Required task A:
Change "nearer" to "closer" in everything from the line containing "Does the placement" down to the end of the entries, and give those lines back with nothing else altered.

+++

Columbines
02/07/2012 in gardening, shade garden, Spring Garden
As I’m seeing the columbines beginning to send up bloom stalks, I believe the time has come for a comprehensive post.
I first posted many of these pics at the myspace shade group, they took down the forum posts last year, I need to put this information back up.
Columbine is a great plant for the edge of the forest.
Light requirement
Columbine do need some sun… Plant in part sun to part shade in GA, in northern states, columbine has better tolerance for sunlight, and may thrive in a sunny location.
Seeding
Columbine do best planted from fresh seed…. meaning collect when ripe & replant immediately.
I’ve found that in my area, columbine do not self-sow worth shucks. I need to sow the seed in a seed bed similar to carrots…. Sow the seeds on top of the soil…
I spoke to someone about sowing columbine seed recently, who couldn’t understand why her seeds weren’t coming up… turned out that she was giving them a good Christian burial…

Bloom time
Columbine bloom the next spring after a summer sowing in Georgia.
They are a short lived perennial, living 3 to 7 years, but their ease of propagation, make them well worth planting.
Set columbines out before blooming…. In the autumn when the columbine plants are large enough to handle, or in the spring before blooms open. Survive-ability dramatically declines after the blooms open.
This includes container-grown columbines… Which typically die after being decanted from those pots… It may take a month or two… My experience is that nursery-grown plants don’t usually survive being planted in the garden.
Localities found
Columbine can be found growing wild all over the continental US, and over much of Europe and Asia. This has led to a ton of cultivars as they love to cross with each other.
If columbines haven’t done well in the garden at your house, it may be time to plant a local variety. In Texas, there is big yellow flowering plant, and we all remember the Columbine school named after the blue flower growing in the Colorado mountains. On the Eastern side of the country, there’s a dainty pink variety (red and yellow)…
After planting a local columbine, the other nursery columbines will cross into the local population, and retain some of the previous characteristics while gaining the ability to survive in the existing climate.
I posted about landrace cultivars recently, which discusses developing locally hardy plants.
water requirements
I have a population of columbines that were grown without a drop of water in my droughty Jeffersonville Georgia garden over a number of generations, and when I carried the seeds to another garden in Macon GA, the seeds from the earliest bloomers were selected over a number of generations… Leading to drought hardy early blooms… in theory.
Last year was as dry as it’s been yet, after a number of increasingly dry years. In my new sand-hill garden, the vegetables all died, but the columbines weren’t bothered… I may be on to something.
Spreading some mulch can be helpful in controlling weeds, and helping the soil to retain moisture.
Cultural difficulties
After columbine bloom, the foliage gets ratty…
Nothing you can do, summer is when columbine send up new leaves. I’ve found that while columbine is relatively pest proof most of the year, the new leaves are attractive to the local predating deer. Don’t allow them to graze the columbines! The deer will kill them!

+++

Required task B:
Print everything in the columbine post from "Columbine is a" down to "ripe & replant immediately.", word for word.

Available data:
+++

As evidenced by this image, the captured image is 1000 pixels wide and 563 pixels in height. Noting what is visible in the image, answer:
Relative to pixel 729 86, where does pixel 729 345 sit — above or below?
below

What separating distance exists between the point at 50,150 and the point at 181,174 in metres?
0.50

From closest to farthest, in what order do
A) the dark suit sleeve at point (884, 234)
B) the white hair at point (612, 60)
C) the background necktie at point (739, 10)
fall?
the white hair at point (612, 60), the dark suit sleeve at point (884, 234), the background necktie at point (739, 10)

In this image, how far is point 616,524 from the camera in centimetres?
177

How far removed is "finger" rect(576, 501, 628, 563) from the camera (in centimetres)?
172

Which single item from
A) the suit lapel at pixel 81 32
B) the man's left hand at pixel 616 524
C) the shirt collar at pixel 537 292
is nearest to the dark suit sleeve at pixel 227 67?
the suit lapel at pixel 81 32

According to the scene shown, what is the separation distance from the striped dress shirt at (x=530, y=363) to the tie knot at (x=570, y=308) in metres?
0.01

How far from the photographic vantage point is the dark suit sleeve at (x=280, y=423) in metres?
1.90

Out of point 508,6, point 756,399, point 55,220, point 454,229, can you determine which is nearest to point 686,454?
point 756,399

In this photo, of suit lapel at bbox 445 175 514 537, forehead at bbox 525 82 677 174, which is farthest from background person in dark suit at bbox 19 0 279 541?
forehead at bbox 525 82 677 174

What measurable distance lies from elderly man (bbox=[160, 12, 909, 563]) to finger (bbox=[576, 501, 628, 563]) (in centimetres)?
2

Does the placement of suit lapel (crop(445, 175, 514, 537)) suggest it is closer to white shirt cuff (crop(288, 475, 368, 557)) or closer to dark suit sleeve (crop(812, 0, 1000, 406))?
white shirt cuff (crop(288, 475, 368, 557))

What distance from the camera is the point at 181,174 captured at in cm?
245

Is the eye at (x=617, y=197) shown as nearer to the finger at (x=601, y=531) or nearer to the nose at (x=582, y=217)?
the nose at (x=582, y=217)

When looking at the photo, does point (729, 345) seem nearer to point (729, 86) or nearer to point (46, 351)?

+++

Expected answer A:
Does the placement of suit lapel (crop(445, 175, 514, 537)) suggest it is closer to white shirt cuff (crop(288, 475, 368, 557)) or closer to dark suit sleeve (crop(812, 0, 1000, 406))?
white shirt cuff (crop(288, 475, 368, 557))

What distance from the camera is the point at 181,174 captured at in cm?
245

Is the eye at (x=617, y=197) shown as closer to the finger at (x=601, y=531) or closer to the nose at (x=582, y=217)?
the nose at (x=582, y=217)

When looking at the photo, does point (729, 345) seem closer to point (729, 86) or closer to point (46, 351)?

Expected answer B:
Columbine is a great plant for the edge of the forest.
Light requirement
Columbine do need some sun… Plant in part sun to part shade in GA, in northern states, columbine has better tolerance for sunlight, and may thrive in a sunny location.
Seeding
Columbine do best planted from fresh seed…. meaning collect when ripe & replant immediately.